Le soupçon que manifestent les experts économiques et les responsables gouvernementaux tient à ce que le système financier sur lequel ils concentrent l’essentiel de leurs efforts est lui-même partie intégrante d’une économie qui doit continuer à produire des biens et des services. En dernière instance, la viabilité de la finance dépend de la capacité des entreprises capitalistes à réaliser des profits sur la vente de ces biens, dont une partie peut être investie afin d’élargir le système tandis que l’autre est versée aux détenteurs des diverses formes de dette. Si, par exemple, les capitalistes ne peuvent gagner suffisamment d’argent pour que les salaires de leurs travailleur·ses couvrent leurs loyers ou les hypothèques de leurs maisons, les obligations hypothécaires et les investissements de capital-risque dans l’immobilier ne généreront aucun profit. Et, au-delà de la circulation de l’argent à travers le système dans le but de son accumulation entre les mains des propriétaires du capital, il y a la question de l’existence physique du prolétariat, de plus en plus incapable de payer la nourriture, le logement et les soins médicaux tandis que les opérations de relance déposent l’argent nouvellement créé sur des comptes sélectionnés. Les Démocrates souhaitent leur envoyer encore, pour quelques mois, des chèques de 600 dollars, alors que les Républicains rechignent et veulent les limiter à 200 ou 300 dollars. Mais les uns comme les autres supposent que la situation va simplement et prochainement se résoudre d’elle-même, par un retour à la prospérité, facilité par des actions gouvernementales capables d’anticiper les profondes perturbations sociales qu’ont connu les dépressions précédentes. La contradiction interne du discours politique, pris entre le Scylla de la dette sans cesse galopante et le Charybde de l’effondrement de la société, révèle l’incapacité de la science économique à ne serait-ce qu’expliquer les événements en cours, sans même parler de les dominer ou les façonner.
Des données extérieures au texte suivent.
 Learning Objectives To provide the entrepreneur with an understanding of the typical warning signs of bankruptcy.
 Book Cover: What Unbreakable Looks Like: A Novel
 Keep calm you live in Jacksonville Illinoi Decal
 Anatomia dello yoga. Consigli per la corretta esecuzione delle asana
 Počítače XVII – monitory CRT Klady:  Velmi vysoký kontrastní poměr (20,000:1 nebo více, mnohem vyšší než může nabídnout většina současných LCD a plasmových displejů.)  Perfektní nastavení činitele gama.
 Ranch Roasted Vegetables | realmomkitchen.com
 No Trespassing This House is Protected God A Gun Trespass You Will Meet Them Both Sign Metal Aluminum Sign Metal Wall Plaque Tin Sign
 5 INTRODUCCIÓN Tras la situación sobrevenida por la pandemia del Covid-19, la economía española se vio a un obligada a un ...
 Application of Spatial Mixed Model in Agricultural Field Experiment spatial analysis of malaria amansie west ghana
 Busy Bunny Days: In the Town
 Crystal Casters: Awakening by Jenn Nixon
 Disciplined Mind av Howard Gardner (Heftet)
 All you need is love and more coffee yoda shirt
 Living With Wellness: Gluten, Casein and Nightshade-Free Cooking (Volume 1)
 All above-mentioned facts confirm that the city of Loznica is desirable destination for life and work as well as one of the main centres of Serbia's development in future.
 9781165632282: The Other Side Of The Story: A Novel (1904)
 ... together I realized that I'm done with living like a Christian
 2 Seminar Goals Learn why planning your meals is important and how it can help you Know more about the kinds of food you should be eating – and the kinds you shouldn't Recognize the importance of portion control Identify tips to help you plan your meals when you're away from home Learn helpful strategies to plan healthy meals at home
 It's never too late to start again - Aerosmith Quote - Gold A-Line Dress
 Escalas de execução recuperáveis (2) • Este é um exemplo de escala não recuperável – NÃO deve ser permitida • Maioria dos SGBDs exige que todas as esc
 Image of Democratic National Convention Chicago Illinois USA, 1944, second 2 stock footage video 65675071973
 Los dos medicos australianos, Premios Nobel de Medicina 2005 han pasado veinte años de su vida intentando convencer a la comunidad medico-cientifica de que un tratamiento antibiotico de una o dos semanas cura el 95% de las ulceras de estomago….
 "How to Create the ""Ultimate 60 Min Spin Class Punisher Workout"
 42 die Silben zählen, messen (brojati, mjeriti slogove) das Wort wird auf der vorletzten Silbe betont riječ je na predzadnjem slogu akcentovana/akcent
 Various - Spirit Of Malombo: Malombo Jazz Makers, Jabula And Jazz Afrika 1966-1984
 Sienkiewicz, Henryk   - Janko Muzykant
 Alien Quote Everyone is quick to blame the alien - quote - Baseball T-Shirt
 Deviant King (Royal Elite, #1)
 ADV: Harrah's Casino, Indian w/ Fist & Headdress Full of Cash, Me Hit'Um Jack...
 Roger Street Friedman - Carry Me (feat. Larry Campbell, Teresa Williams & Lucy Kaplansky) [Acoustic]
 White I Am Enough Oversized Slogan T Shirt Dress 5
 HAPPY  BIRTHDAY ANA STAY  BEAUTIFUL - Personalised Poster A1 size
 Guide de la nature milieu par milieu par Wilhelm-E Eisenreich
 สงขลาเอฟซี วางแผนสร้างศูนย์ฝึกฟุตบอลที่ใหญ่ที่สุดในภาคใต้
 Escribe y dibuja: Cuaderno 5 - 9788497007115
Si elle était en mesure de les expliquer, elle devrait fatalement conclure qu’il n’est rien à y faire : la société devra faire face aux misères que lui impose le fonctionnement de la machine économique, en subissant des décennies de destruction nécessaire au rajeunissement, temporaire, du système, ou en abolissant enfin les rapports sociaux du capital et du travail salarié sur lesquels repose toute la machinerie.
[1] Contrairement à la création monétaire pour rembourser la dette de l’Etat, comme l’a fait le gouvernement de Weimar – dette elle-même gonflée par des paiements de réparation insoutenables – il s’agit ici de créer de la monnaie pour augmenter la dette de l’Etat, afin qu’elle puisse être injectée dans l’économie.
[2] Ce n’est pas tout à fait exact, puisque les prix des actifs échangés au sein du système financier, tels que les actions, l’immobilier et les œuvres d’art, connaissent eux-mêmes une forte inflation.